In our study, we conducted an empirical evaluation of batch effect correction methods, including MMUPHin, Percentile Normalization, ConQuR, ComBat and our proposed model. To demonstrate the effectiveness of our proposed model, we used PERMANOVA R2 (Tables 3, 4), Average Silhouette Coefficient for quantification and Principal Coordinates Analysis (PCoA) plots (Figures 1–5) for visualization. A range of dissimilarity metrics commonly used in microbiome research were employed for this evaluation. We compared the values for each method across different dissimilarity metrics (Song et al., 2023): Bray-Curtis, Aitchison, Canberra, and Manhattan. The outcomes of the Kruskal-Wallis test indicate no significant differences between the distributions of batch groups, suggesting that the negative binomial regression model appropriately formed similar distribution pattern by excluding consistent effects across each batch.
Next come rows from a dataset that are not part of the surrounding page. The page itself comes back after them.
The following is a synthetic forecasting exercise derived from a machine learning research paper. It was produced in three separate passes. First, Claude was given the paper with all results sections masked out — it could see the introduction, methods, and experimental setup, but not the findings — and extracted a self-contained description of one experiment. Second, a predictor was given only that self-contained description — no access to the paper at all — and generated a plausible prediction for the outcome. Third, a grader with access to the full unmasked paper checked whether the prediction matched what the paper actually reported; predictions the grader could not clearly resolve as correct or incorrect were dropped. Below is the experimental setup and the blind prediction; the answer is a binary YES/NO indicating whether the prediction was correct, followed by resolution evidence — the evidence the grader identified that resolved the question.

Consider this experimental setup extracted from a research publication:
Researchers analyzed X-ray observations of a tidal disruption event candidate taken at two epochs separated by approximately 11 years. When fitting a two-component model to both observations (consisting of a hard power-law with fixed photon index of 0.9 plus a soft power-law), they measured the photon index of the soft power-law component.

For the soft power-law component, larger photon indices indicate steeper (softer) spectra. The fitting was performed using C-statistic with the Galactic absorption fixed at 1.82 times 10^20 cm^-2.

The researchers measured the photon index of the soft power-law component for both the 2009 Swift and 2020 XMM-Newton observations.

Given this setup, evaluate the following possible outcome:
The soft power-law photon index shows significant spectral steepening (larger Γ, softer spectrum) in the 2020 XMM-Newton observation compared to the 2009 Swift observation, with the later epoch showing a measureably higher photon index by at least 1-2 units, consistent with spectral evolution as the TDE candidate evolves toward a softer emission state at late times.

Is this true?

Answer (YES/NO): NO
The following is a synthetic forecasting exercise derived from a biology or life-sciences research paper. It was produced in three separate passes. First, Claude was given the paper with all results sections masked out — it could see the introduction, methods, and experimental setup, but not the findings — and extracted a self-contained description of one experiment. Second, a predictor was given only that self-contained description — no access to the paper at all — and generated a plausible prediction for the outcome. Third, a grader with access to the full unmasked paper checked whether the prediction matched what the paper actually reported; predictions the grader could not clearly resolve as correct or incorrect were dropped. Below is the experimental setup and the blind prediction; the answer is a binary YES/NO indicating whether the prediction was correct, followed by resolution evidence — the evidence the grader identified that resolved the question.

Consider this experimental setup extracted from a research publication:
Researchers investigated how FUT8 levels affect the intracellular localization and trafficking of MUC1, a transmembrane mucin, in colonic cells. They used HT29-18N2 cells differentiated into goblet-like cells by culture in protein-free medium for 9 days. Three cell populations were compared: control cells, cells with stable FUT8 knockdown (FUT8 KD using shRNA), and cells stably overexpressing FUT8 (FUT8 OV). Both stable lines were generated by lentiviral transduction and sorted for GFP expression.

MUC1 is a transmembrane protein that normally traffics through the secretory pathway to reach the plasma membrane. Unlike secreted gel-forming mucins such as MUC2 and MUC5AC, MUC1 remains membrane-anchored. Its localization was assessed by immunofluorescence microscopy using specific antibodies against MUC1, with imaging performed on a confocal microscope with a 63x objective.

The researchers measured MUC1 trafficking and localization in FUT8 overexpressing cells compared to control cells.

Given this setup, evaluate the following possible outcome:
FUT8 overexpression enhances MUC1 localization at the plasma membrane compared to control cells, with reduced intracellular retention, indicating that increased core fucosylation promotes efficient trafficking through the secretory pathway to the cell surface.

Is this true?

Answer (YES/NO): YES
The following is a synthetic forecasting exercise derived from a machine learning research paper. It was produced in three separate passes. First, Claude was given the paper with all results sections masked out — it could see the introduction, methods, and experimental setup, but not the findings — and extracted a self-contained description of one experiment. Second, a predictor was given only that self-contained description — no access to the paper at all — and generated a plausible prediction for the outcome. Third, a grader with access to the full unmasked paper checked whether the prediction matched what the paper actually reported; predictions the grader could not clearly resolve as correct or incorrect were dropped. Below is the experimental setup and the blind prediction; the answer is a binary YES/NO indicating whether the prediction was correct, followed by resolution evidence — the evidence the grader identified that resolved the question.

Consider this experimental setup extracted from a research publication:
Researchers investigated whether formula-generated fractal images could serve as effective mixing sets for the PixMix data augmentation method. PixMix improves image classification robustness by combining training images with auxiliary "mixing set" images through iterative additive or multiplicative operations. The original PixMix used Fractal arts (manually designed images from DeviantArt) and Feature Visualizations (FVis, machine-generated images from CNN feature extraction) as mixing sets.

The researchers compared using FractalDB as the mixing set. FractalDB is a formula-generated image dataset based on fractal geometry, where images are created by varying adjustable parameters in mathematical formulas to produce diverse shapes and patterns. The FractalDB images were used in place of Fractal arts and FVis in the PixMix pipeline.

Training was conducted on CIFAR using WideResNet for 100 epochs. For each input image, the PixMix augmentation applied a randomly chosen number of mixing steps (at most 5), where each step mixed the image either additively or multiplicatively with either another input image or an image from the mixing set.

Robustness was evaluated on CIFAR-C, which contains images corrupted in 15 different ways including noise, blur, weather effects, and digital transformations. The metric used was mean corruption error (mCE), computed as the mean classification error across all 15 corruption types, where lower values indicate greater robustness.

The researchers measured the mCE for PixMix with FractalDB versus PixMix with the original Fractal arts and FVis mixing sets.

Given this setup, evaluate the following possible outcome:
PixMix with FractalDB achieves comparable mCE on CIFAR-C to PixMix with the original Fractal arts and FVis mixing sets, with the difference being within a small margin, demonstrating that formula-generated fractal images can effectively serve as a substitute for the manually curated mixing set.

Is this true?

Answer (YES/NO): NO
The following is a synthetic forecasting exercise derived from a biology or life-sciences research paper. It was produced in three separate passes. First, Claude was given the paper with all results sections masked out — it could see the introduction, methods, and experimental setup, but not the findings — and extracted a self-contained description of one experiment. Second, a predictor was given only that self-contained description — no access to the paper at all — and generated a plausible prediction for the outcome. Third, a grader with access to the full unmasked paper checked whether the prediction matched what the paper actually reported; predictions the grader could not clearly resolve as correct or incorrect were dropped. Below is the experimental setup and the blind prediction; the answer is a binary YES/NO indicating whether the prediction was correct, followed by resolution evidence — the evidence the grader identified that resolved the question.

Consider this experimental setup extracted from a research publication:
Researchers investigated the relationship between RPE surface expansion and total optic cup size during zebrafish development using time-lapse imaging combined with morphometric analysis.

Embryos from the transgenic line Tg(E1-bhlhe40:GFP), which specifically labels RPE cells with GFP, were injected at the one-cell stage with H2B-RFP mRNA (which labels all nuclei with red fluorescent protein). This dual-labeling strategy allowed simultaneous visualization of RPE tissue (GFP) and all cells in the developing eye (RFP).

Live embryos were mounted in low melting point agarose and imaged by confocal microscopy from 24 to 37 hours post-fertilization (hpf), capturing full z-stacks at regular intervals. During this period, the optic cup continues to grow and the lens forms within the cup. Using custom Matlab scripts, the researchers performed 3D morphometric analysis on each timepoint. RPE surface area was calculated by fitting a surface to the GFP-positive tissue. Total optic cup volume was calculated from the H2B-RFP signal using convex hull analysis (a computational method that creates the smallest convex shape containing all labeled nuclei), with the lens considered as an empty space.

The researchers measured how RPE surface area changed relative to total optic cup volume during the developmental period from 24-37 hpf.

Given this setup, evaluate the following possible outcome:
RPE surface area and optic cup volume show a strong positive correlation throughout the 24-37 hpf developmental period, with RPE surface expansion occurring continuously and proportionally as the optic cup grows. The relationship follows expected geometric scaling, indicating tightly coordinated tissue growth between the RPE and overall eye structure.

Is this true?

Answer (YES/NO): NO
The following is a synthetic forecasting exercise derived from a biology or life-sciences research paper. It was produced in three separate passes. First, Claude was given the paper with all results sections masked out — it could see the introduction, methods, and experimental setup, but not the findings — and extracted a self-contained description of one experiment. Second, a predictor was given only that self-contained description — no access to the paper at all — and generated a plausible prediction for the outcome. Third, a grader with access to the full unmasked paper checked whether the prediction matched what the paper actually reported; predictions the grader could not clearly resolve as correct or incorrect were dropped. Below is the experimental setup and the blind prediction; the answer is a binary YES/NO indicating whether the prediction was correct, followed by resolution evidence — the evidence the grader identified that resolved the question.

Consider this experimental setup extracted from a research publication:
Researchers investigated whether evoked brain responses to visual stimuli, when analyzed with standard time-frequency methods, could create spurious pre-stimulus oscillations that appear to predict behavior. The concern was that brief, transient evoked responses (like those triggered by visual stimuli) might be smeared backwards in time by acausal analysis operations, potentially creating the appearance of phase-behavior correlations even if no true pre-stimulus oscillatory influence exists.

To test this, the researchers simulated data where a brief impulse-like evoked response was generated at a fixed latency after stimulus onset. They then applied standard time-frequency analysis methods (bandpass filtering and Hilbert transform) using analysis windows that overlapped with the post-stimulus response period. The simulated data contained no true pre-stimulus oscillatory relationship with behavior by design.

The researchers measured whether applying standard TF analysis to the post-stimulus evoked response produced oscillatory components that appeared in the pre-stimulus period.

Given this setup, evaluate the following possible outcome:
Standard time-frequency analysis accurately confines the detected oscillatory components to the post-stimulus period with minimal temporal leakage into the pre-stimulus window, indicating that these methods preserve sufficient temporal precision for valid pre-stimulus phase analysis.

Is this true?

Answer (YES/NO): NO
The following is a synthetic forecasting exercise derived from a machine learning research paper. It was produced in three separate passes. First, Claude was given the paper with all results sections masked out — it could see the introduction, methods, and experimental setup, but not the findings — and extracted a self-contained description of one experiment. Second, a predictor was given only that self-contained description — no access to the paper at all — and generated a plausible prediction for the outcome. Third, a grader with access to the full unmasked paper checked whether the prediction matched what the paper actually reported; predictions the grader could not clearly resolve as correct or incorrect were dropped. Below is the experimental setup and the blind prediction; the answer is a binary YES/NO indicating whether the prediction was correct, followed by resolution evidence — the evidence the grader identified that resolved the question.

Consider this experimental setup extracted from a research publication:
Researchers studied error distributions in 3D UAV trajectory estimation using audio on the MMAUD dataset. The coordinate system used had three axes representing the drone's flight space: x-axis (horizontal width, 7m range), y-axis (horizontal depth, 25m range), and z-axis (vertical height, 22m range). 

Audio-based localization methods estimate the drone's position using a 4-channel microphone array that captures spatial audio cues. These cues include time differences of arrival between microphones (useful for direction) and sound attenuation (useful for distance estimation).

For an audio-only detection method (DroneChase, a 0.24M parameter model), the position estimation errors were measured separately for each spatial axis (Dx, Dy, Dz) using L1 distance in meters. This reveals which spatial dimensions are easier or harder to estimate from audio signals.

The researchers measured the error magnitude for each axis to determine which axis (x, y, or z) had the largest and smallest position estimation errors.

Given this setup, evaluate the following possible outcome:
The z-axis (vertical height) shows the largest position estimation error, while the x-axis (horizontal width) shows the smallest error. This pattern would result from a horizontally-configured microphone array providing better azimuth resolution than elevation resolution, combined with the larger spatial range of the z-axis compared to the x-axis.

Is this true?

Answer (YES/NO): NO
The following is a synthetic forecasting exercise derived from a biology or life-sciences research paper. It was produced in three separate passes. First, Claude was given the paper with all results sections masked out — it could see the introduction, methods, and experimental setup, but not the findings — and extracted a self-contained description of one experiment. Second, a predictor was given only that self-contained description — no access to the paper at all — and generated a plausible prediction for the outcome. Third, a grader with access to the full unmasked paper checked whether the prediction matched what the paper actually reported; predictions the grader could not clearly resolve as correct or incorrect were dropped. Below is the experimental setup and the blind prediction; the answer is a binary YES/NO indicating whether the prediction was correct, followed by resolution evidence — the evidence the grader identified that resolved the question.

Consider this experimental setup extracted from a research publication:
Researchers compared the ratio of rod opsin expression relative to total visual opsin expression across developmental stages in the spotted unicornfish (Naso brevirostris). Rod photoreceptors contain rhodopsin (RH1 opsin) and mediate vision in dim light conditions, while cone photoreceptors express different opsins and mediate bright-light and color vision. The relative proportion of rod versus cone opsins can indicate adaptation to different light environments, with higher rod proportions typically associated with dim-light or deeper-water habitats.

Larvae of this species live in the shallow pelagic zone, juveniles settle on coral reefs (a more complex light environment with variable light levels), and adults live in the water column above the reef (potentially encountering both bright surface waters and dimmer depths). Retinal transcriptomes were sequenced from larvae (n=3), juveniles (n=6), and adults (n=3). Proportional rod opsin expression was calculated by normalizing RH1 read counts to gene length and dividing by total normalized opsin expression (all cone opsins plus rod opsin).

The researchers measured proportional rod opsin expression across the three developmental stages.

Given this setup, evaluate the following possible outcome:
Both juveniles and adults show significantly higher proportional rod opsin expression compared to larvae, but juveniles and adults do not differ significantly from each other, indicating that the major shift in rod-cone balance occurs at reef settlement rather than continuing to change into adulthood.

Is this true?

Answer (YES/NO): NO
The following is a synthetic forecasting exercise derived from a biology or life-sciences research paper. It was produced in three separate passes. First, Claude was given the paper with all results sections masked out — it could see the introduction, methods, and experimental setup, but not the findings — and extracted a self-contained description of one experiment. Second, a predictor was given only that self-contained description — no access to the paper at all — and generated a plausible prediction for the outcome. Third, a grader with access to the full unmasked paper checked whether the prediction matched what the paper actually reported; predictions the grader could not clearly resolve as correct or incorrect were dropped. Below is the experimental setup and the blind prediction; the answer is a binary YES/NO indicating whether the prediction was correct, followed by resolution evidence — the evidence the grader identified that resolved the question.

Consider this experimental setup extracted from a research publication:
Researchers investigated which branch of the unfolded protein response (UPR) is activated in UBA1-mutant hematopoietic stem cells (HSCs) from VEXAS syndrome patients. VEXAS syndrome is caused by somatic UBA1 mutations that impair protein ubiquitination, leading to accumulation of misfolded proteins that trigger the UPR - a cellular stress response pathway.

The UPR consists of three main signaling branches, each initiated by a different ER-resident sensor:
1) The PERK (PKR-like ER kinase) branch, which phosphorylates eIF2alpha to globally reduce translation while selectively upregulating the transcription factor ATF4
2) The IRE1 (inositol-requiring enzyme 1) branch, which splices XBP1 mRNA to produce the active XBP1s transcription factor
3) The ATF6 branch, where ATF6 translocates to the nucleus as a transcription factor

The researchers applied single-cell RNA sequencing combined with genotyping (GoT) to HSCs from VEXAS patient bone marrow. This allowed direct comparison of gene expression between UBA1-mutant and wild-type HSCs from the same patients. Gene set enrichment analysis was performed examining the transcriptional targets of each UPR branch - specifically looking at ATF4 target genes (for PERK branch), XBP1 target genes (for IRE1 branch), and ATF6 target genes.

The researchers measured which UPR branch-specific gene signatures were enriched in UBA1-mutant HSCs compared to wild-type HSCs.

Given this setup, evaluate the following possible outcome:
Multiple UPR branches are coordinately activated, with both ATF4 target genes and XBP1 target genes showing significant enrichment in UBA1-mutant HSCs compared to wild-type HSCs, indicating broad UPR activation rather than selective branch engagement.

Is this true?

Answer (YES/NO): NO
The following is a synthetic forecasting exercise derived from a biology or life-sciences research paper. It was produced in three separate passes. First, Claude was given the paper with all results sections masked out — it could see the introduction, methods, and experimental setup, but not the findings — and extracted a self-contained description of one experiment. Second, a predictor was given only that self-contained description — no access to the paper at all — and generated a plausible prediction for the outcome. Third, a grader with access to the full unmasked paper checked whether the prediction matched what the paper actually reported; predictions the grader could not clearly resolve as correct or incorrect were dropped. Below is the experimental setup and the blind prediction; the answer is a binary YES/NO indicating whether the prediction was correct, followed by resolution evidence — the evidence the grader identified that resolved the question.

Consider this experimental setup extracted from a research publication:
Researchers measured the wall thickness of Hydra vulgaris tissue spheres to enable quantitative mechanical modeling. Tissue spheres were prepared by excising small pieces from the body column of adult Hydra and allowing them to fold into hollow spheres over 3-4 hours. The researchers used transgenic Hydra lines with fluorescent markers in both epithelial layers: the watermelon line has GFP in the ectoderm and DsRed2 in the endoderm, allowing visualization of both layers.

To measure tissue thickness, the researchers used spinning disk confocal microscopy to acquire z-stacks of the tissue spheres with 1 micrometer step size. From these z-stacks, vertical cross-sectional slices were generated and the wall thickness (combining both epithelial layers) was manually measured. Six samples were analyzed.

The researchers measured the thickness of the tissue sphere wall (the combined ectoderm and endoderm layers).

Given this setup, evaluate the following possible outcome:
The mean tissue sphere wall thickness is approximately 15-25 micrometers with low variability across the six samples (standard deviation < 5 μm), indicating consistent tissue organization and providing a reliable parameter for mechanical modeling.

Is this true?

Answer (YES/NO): YES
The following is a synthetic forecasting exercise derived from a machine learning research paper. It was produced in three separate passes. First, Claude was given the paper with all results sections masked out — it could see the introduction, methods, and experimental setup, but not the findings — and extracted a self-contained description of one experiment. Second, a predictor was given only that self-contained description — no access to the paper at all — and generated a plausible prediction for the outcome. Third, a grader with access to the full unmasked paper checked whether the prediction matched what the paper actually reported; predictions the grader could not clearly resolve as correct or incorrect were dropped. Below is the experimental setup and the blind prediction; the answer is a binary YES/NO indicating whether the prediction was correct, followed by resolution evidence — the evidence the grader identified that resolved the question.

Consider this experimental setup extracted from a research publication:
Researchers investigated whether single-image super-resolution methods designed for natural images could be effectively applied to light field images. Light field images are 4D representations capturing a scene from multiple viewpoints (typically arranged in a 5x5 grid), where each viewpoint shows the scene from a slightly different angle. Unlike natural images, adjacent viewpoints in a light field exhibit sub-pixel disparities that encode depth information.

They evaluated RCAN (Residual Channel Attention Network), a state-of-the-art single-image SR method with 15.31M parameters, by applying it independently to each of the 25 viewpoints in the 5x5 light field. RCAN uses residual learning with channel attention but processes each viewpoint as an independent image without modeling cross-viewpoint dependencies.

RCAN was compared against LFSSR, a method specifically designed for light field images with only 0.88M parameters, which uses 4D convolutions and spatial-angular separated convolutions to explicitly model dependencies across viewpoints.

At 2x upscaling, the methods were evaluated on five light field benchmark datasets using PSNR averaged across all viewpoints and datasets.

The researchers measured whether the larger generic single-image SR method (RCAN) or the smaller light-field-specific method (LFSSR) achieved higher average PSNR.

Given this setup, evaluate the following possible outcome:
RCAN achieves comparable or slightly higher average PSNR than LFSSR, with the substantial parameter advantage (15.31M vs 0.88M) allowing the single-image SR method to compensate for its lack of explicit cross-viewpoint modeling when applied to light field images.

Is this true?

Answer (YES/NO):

Figure 1. PCoA plots of HIVRC dataset. Each plot corresponds to a different dissimilarity measure. These metrics capture different aspects of the data's structure in pre-correction data. The colors represent batch ID indicating in which of the individual studies that each sample was included. If spatial patterns among data points from various batches are consistent, this is indicative of effective batch effect correction. Distinct colors represent different batches, and the intermingling of these colors rather than clear segregation indicates a high degree of batch effect correction.
Figure 2. Comparative PCoA plot across diverse methods of HIVRC dataset. Each row shows data points clustered by batch ID. The first column is the original data without any batch effect correction. The following columns show the data after applying existing methods and proposed model. Each row corresponds to a different dissimilarity metric used in the PCoA algorithm. The batch IDs were coded as follows: “Noguera-Julian” = 1, “Pinto-Cardoso” = 2, “Serrano-Villar 2017” = 3, and “Vesterbacka” = 4. The variation across rows demonstrates how the choice of dissimilarity metric affects the visualization of batch effects and their correction.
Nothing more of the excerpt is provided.